:: Extract ::
Restaurant Restorative

The exhibition chronicles the rebirth of the New Orleans restaurant industry and premiered at the recent James Beard Awards in New York City. In a supportive role of rebuilding New Orleans, the Ogden and the Southern Food and Beverage Museum examine the effects on the local restaurant industry in the weeks and months following Hurricane Katrina.

Storm Cycle: An Artist Responds to Hurricane Katrina by Thomas Mann

Feeling an emotional urgency to understand and respond to the devastation in his hometown, Mann began creating a body of work in his signature collage-assemblage style using materials gathered from the streets of New Orleans post-Katrina. Each of the 20 panels of Storm Cycle include a removable, wearable jewelry-object within an assemblage of found objects and photos depicting the aftermath of the hurricane, each panel telling a different story.

Come Hell and High Water: Portraits of Hurricane Katrina Survivors

Featuring black and white photography by Thomas Neff, Professor of Art/Photography from LSU's School of Art of those who stayed in New Orleans in the days, and in some cases, weeks after Hurricane Katrina made landfall, despite the rising floodwaters that covered 80% of the city. Just as striking as the portraits themselves are the stories that will accompany each portrait.

Art and life in Louisiana: Elemore Morgan Sr. and Elemore Morgan Jr.

Illustrating the ongoing importance of The Artof Family as a major theme in Southern art, this exhibition celebrates the art and life of this father and son while also celebrating Louisiana. It brings together examples of the life's work of photographer Elemore Morgan Sr. (1903-1966) and the photographs and paintings of his son, Elemore Morgan Jr. (b. 1931), who paints primarily in rural Acadiana and Vermilion Parishes. Each artist has been recognized with exhibitions, however this is the first major exhibition showcasing father and son together. (Presented with the support of Chevron, the Louisiana Division of the Arts, Nancy Link Adkerson, and the 2005 O WHAT A NIGHT organizing committee.

High Density oh High Ground

Sponsored by Architectural Record, A McGraw-Hill publication and the Tulane School of Architecture (TSA). The competition, "High Density on the High Ground," challenged architects to propose new models for more intense residential development along the Mississippi River in New Orleans.

New Housing Prototypes for New Orleans

The second competition, "New Housing Prototypes for New Orleans" asked students in North American schools of Architecture to consider traditional New Orleans house types as a basis for proposing contemporary solutions to rebuilding in neighborhoods damaged by Hurricane Katrina. On view at the Ogden through May 19, the exhibition represents more than 40 competition entries out of the 500+ projects that were submitted overall. A wide variety of solutions are on view, some traditionally inspired, some intended to provoke. In all the exhibition challenges viewers to rethink what is possible, or even probable, in rebuilding New Orleans.

Excerpt from a dataset:

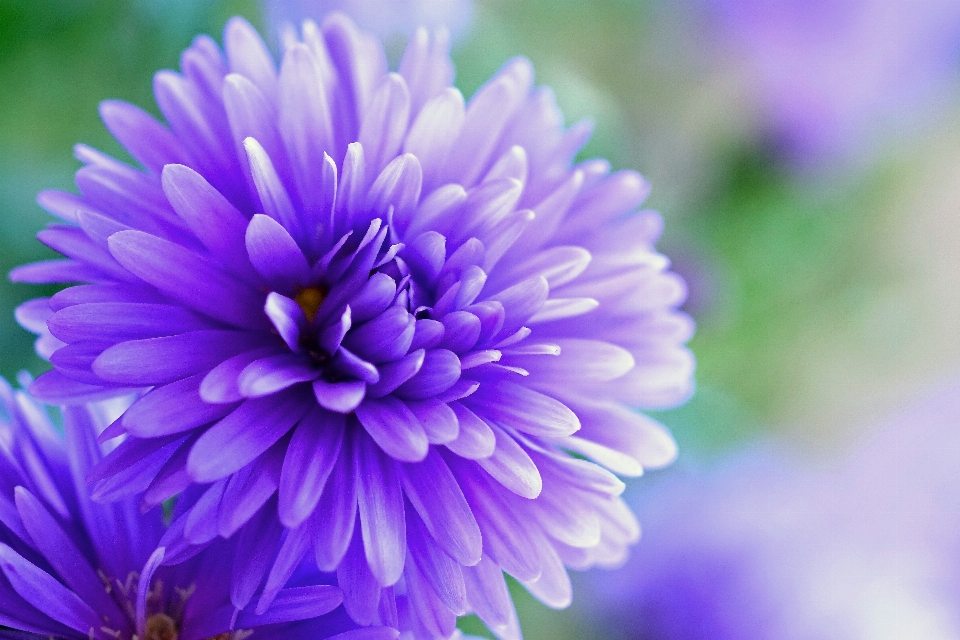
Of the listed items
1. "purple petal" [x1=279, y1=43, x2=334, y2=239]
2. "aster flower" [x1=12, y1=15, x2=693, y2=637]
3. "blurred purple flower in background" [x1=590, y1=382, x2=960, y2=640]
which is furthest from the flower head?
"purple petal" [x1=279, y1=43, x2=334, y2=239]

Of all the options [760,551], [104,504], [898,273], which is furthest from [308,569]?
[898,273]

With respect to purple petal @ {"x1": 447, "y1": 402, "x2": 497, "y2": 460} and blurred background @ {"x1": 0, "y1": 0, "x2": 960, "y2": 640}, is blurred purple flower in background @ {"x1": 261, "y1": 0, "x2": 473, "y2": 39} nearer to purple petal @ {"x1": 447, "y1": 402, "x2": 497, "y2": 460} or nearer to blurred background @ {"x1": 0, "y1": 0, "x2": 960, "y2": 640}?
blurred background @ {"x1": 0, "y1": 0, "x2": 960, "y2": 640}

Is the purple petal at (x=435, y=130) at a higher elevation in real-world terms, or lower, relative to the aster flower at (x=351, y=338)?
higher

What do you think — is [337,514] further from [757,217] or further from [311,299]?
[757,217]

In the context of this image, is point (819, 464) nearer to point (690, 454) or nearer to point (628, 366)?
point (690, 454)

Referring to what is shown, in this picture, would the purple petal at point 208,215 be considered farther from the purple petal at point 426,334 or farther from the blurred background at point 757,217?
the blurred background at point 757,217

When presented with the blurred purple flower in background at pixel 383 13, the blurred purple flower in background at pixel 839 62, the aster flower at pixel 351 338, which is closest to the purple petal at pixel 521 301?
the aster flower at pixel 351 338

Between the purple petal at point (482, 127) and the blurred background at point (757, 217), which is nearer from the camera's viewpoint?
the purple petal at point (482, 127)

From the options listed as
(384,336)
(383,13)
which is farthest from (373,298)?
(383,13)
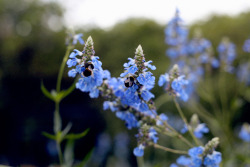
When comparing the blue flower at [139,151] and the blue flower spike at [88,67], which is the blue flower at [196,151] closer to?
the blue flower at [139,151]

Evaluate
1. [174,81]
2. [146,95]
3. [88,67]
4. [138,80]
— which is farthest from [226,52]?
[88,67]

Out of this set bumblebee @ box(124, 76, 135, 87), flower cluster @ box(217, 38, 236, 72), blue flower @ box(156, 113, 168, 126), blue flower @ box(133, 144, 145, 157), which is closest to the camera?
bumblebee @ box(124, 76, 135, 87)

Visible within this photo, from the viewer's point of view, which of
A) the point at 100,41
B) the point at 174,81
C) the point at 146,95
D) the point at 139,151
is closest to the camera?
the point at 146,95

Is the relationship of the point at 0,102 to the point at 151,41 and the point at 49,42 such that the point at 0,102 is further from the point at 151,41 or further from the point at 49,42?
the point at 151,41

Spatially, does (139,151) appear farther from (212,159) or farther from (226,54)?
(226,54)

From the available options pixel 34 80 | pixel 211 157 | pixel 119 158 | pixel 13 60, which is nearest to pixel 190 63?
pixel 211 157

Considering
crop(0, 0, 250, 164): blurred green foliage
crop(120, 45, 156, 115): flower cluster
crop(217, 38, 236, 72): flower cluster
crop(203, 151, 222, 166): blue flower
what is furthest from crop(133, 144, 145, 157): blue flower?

:: Problems to solve ::
• 1. Answer these questions using the exhibition descriptions:
(a) Where did the exhibition on the New Orleans restaurant industry premiere?
(b) How many panels make up Storm Cycle?
(c) What share of the city did the floodwaters cover after Hurricane Katrina made landfall?
• 2. In the exhibition descriptions, rename "found objects" as "salvaged objects" and write out the passage from "Feeling an emotional" to "a different story." with that change.
• 3. Go on with the descriptions of the New Orleans exhibitions, starting after their last sentence.
The listing is separate material and has no connection to the exhibition descriptions.

:: Results for each task ::
• 1.
(a) At the recent James Beard Awards in New York City.
(b) 20.
(c) 80%.

• 2.
Feeling an emotional urgency to understand and respond to the devastation in his hometown, Mann began creating a body of work in his signature collage-assemblage style using materials gathered from the streets of New Orleans post-Katrina. Each of the 20 panels of Storm Cycle include a removable, wearable jewelry-object within an assemblage of salvaged objects and photos depicting the aftermath of the hurricane, each panel telling a different story.

• 3.
Walter Anderson's Ceramics

Showcasing Shearwater pottery painted by Walter Anderson. Shearwater Pottery, located in Ocean Springs, Mississippi, was destroyed by Hurricane Katrina.

Benny Andrews' Migrant Series: The Trail of Tears

The second in the artist Benny Andrews Migrant Series makes its national premiere at the Ogden Museum, honoring the migration of Native Americans from the southern homeland to other regions across America. This suite of works was scheduled to be unveiled during Art for Arts' Sake this past October, but the event was cancelled due to Hurricane Katrina's aftermath. The series is today all the more poignant, as tens of thousands of Louisiana residents now have their own migration stories that they have experienced having to evacuate because of Hurricanes Katrina and Rita.

LouisianaStory: A Photographic Journey

Documentary film pioneer Robert Flaherty's last feature, Louisiana Story, is his most beautifully photographed work, but it also proved to be his most controversial as well. Sponsored by Standard Oil, the film can be seen as a paean to the minimal effect an oil company can have on the wilderness it seeks to exploit. The Ogden Museum is pleased to present photographs documenting the making of the classic film released in 1948. Taken by American photographers including Todd Webb, John Collier and Arnold Eagle, the exhibition includes over twenty 16 x 20" black and white imgs of the people of Abbeville, Louisiana and the film's creative team, including Flaherty. The photographers were sent by Standard Oil to Louisiana to document the making of the film. This exhibit is presented in collaboration with the Imperial Calcasieu Museum, Lake Charles, Louisiana.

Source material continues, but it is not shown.